On November 21, 2017, the day before the Perfect Pick Transaction was announced, MS purchased 45,000 shares of WeedMD for C$68,525. MS proceeded to sell his shares over the following two days for C$97,870, representing a return of approximately 43% on his investment.
While there were several issues for determination, a submission central to MK’s argument before the Tribunal was that his selective disclosure to MS had been made in the NCOB. Applying the principles discussed below, the Tribunal found that MK had provided MS with MNPI in breach of the prohibition against tipping and that MS had traded shares of WeedMD while in possession of MNPI in breach of the prohibition against insider trading.
Key findings
The Tribunal emphasized that a primary purpose of the prohibition against tipping is to ensure that everyone in the market has equal access to and opportunity to act upon material information. In the Tribunal’s view, the NCOB exception to the prohibition must be interpreted and applied reasonably narrowly such that the purposes of the Act and rationale for the prohibition are not undermined. To this end, Kraft offers the following guidance:
- Focus on “necessary”: the inclusion of the word “necessary” in the language of the exception elevates the requirement beyond a mere business purpose or rationale and imports a level of importance, including that something is “essential”, “indispensable” or “requisite.” The Tribunal observed that the purpose of the selective disclosure must be sufficiently important or necessary to the business to warrant an exception to the blanket prohibition against selective disclosure;
- Meaning of “business”: the word “business” in the language of the exception is not qualified by the phrase “the issuer’s.” While this was not explored as a result of the facts in Kraft, the Tribunal indicated that the exception may not be limited to a consideration of what may be in the necessary course of the issuer’s business in all factual situations;
- Objective standard: the exception is to be established on an objective basis and does not rest on any subjective belief of a tipper;
- Burden of proof: the person seeking to rely on the exception bears the burden of establishing that the communication was made in the NCOB; and
- Evidence of forethought: evidence of the tipping prohibition and the exception being considered prior to the selective disclosure of MNPI may prove helpful in establishing the purpose for which the disclosure was made after the fact. Such evidence may include but is not limited to: (i) discussions at the board or management level considering the advisability or need for the disclosure; (ii) documents such as retainer agreements, minutes, memoranda or other communications specifying the purpose of the disclosure; and (iii) confidentiality agreements with or confidentiality instructions provided to the intended recipient of the disclosure.
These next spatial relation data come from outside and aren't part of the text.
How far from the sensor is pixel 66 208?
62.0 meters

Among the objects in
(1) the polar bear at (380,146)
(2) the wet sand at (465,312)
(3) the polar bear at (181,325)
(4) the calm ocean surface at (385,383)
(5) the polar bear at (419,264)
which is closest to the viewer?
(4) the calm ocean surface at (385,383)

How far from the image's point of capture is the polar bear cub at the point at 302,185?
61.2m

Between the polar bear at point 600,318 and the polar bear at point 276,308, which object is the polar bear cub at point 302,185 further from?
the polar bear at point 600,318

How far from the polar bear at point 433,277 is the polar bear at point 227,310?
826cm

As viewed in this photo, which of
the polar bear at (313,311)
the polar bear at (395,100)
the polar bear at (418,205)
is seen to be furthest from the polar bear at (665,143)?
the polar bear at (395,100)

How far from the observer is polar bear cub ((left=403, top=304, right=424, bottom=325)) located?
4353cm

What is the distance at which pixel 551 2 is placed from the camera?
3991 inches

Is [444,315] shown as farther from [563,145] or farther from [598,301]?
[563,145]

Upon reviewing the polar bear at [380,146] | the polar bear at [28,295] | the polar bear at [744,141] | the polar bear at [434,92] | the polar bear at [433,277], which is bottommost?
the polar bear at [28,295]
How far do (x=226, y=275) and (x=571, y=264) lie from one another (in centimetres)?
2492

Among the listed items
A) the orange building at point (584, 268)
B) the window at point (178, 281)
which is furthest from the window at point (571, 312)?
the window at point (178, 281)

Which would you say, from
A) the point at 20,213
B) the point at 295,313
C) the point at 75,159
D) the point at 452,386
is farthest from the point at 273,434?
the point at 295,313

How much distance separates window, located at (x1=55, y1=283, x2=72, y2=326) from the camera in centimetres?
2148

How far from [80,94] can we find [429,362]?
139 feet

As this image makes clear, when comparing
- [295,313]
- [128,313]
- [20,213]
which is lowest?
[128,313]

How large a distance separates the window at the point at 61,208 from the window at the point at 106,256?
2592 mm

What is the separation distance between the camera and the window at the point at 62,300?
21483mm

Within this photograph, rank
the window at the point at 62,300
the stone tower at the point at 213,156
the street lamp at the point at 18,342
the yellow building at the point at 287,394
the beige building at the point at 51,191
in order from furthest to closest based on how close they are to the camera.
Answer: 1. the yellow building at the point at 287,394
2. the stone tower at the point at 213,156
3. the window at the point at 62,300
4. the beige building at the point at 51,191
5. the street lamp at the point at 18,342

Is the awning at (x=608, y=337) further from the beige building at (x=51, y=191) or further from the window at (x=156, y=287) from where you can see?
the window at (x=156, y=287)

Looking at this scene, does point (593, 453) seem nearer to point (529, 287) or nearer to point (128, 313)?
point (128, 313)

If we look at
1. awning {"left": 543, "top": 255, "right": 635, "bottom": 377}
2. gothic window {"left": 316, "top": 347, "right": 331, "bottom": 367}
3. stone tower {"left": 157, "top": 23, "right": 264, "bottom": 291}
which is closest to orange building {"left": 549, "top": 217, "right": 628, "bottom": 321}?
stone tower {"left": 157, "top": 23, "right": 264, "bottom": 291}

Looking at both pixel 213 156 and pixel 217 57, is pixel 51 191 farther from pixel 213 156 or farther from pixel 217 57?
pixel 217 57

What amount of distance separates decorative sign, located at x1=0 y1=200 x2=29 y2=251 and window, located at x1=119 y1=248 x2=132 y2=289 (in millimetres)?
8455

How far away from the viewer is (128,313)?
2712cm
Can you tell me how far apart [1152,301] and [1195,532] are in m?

Kraft also clarifies that, although NP 51-201 provides helpful guidance, the NCOB exception must be established on the relevant facts. Demonstrating that selective disclosure was made to a recipient contemplated in NP 51-201 is not the end of the enquiry.
As part of its analysis, the Tribunal acknowledged certain other non-exhaustive factors that may also be important to a consideration of whether selective disclosure satisfies the NCOB exception. These include the:
- business of the issuer;
- relationship between the tipper and the issuer;
- relationship between the tipper and the tippee;
- nature of the MNPI that was disclosed;
- relevance of the MNPI to the relationship between the tippee and the issuer;
- tipper’s reason for making selective disclosure to the tippee; and
- credibility of the tipper seeking to establish the NCOB exception.